The passage following the feeding of the 5,000 (John 6:1-15) is this passage where Jesus makes the statement, “I am the bread of life.”  (John 6:22-59)  The NLT has the passage going from v. 22 to v. 59.  The location of this teaching is “the synagogue in Capernaum.”  (v. 59)  The crowd that Jesus had fed the bread and fish comes seeking Jesus on the other side of the lake from Tiberias.  Jesus understood that their motivation was to get a free meal (v. 26).  They don’t understand the significance of Jesus’ miraculous signs (v. 26).  His admonition to the crowds is to “Spend your energy seeking the eternal life that the Son of Man can give you.”  (v. 27)

Eternal life is Jesus’ most profound gift, which the Father authorized God the Son to give.  Jesus tells the crowd that they should not be so concerned about perishable things, but rather about eternal things.  Physical bread is perishable; the gift of Jesus is himself, the bread of life.  (v. 35)

The crowd responds, “We want to perform God’s works too.  What should we do?”  Jesus’ answer, “Believe in the One God has sent.”  (v. 29)  Faith in the Son of God is the only work that God wants from us.

The core of Jesus argument begins at v. 32.  The crowd challenges Jesus to show them a miraculous sign.  They claim that Moses fed them manna in the wilderness.  They recognize the connection between Jesus’ miracle of the feeding of the 5,000 and the manna in the wilderness, but they still don’t understand the signficance of the sign.
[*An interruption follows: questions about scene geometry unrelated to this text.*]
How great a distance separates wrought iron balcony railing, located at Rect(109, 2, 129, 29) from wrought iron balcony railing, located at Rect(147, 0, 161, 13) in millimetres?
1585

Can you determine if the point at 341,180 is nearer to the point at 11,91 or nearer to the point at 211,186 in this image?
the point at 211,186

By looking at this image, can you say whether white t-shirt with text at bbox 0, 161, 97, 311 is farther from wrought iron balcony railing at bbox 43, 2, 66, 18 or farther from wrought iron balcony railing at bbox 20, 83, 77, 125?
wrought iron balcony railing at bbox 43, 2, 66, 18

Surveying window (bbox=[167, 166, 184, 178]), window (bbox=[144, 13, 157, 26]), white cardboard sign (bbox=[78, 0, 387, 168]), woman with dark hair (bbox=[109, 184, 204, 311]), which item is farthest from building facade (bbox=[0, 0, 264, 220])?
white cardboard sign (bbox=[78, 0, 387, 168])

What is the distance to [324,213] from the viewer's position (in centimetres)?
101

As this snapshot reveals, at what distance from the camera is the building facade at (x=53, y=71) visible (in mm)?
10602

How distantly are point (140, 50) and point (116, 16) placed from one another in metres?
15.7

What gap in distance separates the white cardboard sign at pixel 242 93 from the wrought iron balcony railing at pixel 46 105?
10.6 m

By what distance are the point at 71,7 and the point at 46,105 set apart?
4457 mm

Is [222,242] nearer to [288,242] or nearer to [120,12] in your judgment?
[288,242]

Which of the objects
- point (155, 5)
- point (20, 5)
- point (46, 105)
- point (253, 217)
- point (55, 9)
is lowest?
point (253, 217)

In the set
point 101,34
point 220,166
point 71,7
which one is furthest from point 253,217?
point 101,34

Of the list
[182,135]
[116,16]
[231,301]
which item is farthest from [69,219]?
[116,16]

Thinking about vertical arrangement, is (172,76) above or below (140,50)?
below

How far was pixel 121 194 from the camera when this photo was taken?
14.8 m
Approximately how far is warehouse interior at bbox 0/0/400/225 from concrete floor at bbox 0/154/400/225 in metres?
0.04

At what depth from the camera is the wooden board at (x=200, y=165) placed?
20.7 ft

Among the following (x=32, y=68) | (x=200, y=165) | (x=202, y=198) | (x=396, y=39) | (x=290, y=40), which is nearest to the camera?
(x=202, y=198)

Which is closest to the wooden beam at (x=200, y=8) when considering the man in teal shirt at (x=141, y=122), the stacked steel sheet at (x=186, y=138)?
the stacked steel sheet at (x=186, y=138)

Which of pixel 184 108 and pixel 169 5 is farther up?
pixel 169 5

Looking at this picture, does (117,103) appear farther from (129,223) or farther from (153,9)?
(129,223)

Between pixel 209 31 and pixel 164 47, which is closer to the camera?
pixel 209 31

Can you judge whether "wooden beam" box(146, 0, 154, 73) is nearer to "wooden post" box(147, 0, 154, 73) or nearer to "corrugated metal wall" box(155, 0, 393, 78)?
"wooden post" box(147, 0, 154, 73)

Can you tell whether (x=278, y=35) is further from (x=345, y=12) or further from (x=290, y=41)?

Jesus points out that Moses did not give them the manna, but that God did.  “And now he offers you the true bread from heaven.  The true bread of God is the one who comes down from heaven and gives life to the world.”  The most important search is to seek and to find the true bread of life.  The image of Jesus as the bread of life clearly connects this passage to the Lord’s Supper.

“Whoever comes to me will never be hungry again.  Whoever believes in me will never be thirsty.”  Jesus is the true manna from heaven.  He satisfies the spiritual hunger of those who believe in him.  Jesus said, “I am the living bread that came down from heaven.  Anyone who eats this bread will live forever; and this bread, which I will offer so that the world may live, is my flesh.”  (v. 51)  The gift that brings eternal life is Jesus’ own offering of himself on the cross.  On the cross, Jesus died for our sin, that is the sin of the whole world.

The words of the institution of the Lord’s Supper are not repeated in John, instead, we have this passage which firmly links Communion with Jesus’ self-sacrificial work upon the cross.  So Jesus concludes, “Unless you eat the flesh of the Son of Man and drink his blood, you cannot have eternal life within you… But anyone who eats my flesh and drinks my blood has eternal life, and I will raise that person up at the last day.”  Jesus answered the question the people asked (6:52).  His words hint at the Lord’s Supper.  Receiving the Lord’s Supper means no less than embracing Jesus’ life-giving sacrifice upon the cross.